Renewal and contract events

subscription.renewal_due — Prepaid subscriptions only. Fires when the current period end is within renewal_due_days. This is your signal to charge the customer and call the renew endpoint.

{
  "event_id": "019d...",
  "event_type": "subscription.renewal_due",
  "tenant_id": "019d6258-07ba-7418-83be-58f5fde53e4e",
  "environment": "live",
  "customer_id": "019d6258-07ba-7418-83be-58f5fde53e4e",
  "external_customer_id": "user_abc",
  "created_at": "2026-04-28T00:00:00Z",
  "idempotency_key": "sub-renewal-due:019d...:cycle-1",
  "data": {
    "subscription_id": "019d8a20-4ff5-7be0-81da-e1454b3d6f70",
    "current_period_end": "2026-05-01T00:00:00Z",
    "plan_variant_id": "pv_monthly_pro"
  }
}

subscription.renewal_overdue — Prepaid only. Period ended without the tenant calling renew. Grace period has started.

subscription.contract_ending_soon — Contract end date is within contract_ending_soon_days (default 30). Fires once.

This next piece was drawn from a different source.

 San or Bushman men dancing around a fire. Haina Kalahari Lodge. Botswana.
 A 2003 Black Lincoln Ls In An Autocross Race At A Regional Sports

subscription.contract_ended — Contract end date reached. Subscription transitioned to contract_ended status.

Payload format

All webhook payloads are self-contained. They include enough data for your handler to act without making follow-up API calls. Every payload includes:

Field	Description
`event_id`	Unique event ID (also sent as the `webhook-id` header). Use for deduplication.
`event_type`	The event name (e.g. `credit.granted`, `subscription.renewed`).
`tenant_id`	Your tenant UUID.
`environment`	`live` or `test` — matches the API key environment that produced the event.
`customer_id`	(customer-scoped events only) The QuotaStack customer UUID.
`external_customer_id`	(customer-scoped events only) Your tenant’s identifier for the customer. Omitted if the customer was deleted before the event fired.
`created_at`	ISO 8601 timestamp the event was generated.
`idempotency_key`	Internal key for the source operation.
`data`	Event-specific payload with all relevant fields.

Both customer identifiers live at the envelope level, not inside data. This means handlers can route by external_customer_id without parsing event-specific bodies. See Customer identification for the two ID types.

Best practices

Respond quickly. Return a 2xx within 5 seconds. If processing takes longer, accept the webhook, queue the work, and process asynchronously.
Verify signatures. Always validate the webhook-signature header before processing. Reject requests with invalid or missing signatures.
Check timestamps. Reject events with a webhook-timestamp more than 5 minutes old to prevent replay attacks.
Deduplicate. Use webhook-id to detect redeliveries. Store processed event IDs and skip duplicates.
Handle retries gracefully. Your endpoint will receive the same event multiple times if it returns non-2xx. Make your handler idempotent — use the event’s idempotency key when calling QuotaStack APIs from within your handler.
Use the payload directly. Webhook payloads contain all the data you need. Avoid round-tripping back to the QuotaStack API to fetch event details.

Common Mistakes

The mistakes developers typically make with this concept — and what to do instead.

Don't skip HMAC signature verification

Why

Without it, anyone who learns your webhook URL can spoof events. Always verify the webhook-signature header before trusting the payload.

Don't do heavy work in the webhook handler

Why

Slow responses cause timeouts, which trigger retries, which duplicate work. Ack within 2 seconds and queue the real processing.

Don't assume once-only delivery

Why

Retries mean the same event may arrive multiple times. Use the event ID as an idempotency key in your handler.